• [本文抜粋]:
□ □ □

本記事では、核融合発電の基本的な仕組みや原子力発電との違い、さらに実用化に向けたメリット・デメリットについて詳しく解説します。また、核融合研究の現状や将来展望とともに、実現に向けた課題と未来への期待もお伝えします。

核融合発電の基礎知識

近年、持続可能なエネルギー源として注目を集めている核融合発電。この技術は、太陽のエネルギー生成過程を地上で再現することで、クリーンで安全な電力を生み出すことを目指しています。

核融合発電の実現に向けた研究開発は世界中で進められており、エネルギー問題の解決策として期待が高まっています。

核融合とは何か

核融合は、軽い原子核同士がぶつかり合い、より重い原子核に変化する現象です。この反応は太陽の中心部で絶え間なく起きており、太陽が40億年以上も燃え続けているエネルギー源となっています。

核融合反応では、重水素と三重水素などの軽い原子核が融合してヘリウムが生成されます。このとき、アインシュタインの相対性理論で示される質量とエネルギーの等価性(E=mc²)により、反応前後の質量差がエネルギーとして放出されます。実際に太陽では、この核融合反応により毎秒400万トンものエネルギーが作られています。

核融合発電の仕組み

核融合発電は、重水素と三重水素を加熱して1億度以上という超高温にし、核融合反応を起こしてエネルギーを取り出します。燃料となる重水素は海水から採取でき、三重水素はリチウムから作り出すことが可能です。

慣性閉じ込め方式と磁場閉じ込め方式

現在、核融合反応を制御する方式として主に2つの方式が研究されています。

□ □ □

• [提供エントリ]:

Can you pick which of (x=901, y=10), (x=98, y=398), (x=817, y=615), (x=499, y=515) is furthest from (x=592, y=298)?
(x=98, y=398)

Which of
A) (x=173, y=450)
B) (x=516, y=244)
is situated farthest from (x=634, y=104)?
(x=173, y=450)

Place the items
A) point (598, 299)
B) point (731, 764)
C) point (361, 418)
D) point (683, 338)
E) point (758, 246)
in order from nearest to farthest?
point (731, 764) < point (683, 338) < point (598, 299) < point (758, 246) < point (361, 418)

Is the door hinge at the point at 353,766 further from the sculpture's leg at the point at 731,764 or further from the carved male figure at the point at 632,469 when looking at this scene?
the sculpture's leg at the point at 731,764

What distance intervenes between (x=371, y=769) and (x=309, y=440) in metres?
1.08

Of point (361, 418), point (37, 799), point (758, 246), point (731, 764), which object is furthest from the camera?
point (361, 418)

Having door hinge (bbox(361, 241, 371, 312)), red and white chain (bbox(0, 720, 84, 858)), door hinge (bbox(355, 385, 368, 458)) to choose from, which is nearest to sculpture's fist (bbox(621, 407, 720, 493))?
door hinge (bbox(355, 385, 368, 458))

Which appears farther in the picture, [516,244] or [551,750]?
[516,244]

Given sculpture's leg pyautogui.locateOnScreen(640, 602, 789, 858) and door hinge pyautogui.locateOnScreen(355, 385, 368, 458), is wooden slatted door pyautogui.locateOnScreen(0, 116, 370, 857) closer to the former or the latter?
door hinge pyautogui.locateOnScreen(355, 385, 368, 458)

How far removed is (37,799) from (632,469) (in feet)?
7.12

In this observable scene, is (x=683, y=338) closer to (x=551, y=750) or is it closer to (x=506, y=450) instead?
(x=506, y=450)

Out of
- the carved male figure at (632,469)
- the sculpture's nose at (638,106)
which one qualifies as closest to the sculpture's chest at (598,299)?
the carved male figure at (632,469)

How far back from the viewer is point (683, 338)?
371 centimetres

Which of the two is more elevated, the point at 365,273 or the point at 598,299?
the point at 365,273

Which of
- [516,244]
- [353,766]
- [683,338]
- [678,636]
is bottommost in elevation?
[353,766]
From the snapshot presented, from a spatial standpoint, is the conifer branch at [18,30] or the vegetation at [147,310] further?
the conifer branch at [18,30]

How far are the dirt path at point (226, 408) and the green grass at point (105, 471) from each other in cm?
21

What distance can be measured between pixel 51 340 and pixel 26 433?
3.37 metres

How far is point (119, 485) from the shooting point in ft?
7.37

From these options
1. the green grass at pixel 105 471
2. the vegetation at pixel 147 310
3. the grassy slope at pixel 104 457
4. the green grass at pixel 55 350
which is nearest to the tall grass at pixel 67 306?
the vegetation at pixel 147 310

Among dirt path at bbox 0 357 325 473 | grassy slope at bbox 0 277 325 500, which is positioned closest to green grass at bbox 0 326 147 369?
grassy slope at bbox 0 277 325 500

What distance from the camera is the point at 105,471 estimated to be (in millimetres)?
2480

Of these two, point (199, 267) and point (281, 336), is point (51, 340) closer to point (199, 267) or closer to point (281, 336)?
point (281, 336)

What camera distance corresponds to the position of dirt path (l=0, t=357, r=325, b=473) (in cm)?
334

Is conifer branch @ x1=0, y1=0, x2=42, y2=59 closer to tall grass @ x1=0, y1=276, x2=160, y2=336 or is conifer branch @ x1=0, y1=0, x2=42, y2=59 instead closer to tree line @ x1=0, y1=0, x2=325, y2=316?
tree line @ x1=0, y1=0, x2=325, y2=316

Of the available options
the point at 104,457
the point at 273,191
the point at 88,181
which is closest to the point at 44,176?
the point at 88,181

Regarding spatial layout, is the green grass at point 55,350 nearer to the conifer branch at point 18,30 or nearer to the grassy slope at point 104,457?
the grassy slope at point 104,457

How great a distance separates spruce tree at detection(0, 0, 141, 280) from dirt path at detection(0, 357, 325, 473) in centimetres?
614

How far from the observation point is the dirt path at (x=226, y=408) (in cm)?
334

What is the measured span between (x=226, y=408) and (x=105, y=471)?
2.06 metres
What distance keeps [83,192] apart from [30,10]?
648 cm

□ □ □

核融合発電についての文章を、最後の一文「現在、核融合反応を制御する方式として主に2つの方式が研究されています。」の後から書き継いでもらえますか?

方式 特徴 主な研究機関
慣性閉じ込め方式 レーザーによる加熱方式 アメリカLLNL
磁場閉じ込め方式(トカマク型) 磁場によるプラズマ制御方式 ITER計画

慣性閉じ込め方式は、アメリカのローレンス・リバモア国立研究所(LLNL)が中心となって研究を進めている技術です。この方式では、燃料にレーザー光を照射して加熱し、慣性の力で粒子を閉じ込めることで核融合反応を引き起こします。2022年には、照射したレーザー光の約1.5倍のエネルギー抽出に成功しています。

一方、磁場閉じ込め方式は、国際熱核融合実験炉(ITER)計画で採用されている方式です。強力な磁場を使用してプラズマを制御し、核融合反応を維持します。実験炉はフランスで建設が進められており、当初は2025年の運転開始を目指していましたが、コロナ禍の影響もあり2034年運転開始に変更になりました。なお、磁場閉じ込め型にはトカマク型をはじめ、複数の方式があります。

プラズマの生成と制御

核融合発電では、燃料を加熱してプラズマ状態を作り出します。このプラズマ状態では、水素原子核の陽子と電子が自由に飛び回っており、この段階ではプラスの原子核同士は反発して合体しません。ここからさらに加熱して温度が1億度以上になると核融合が起こります。

超高温のプラズマは容器に直接触れると溶かしてしまうため、磁場やレーザーを使って浮かせた状態を維持する必要があります。現在の研究開発では、このプラズマの安定的な制御と、長時間の維持を実現するための技術開発が進められています。

核融合発電のメリット・デメリット

核融合発電は、地球環境への負荷が少なく安全性が高い一方で、実用化に向けては技術的・経済的な課題も存在します。

以下では、この新しいエネルギー技術の持つ可能性と課題について解説します。

メリット|クリーンで安全なエネルギー源

次世代のエネルギー源として期待される核融合発電は、環境負荷の低さと安全性の高さが最大の特徴です。化石燃料や原子力発電が抱えるさまざまな課題を解決できる可能性を秘めています。

燃料となる水素はほぼ無尽蔵

核融合発電の燃料となる重水素は海水から採取可能で、事実上、無尽蔵に存在します。海水1立方メートルには33グラムの重水素が含まれており、三重水素の原料となるリチウムも約0.2グラム存在します。燃料効率も極めて高く、わずか1グラムの燃料から石油8トン分に相当するエネルギーを取り出すことができます。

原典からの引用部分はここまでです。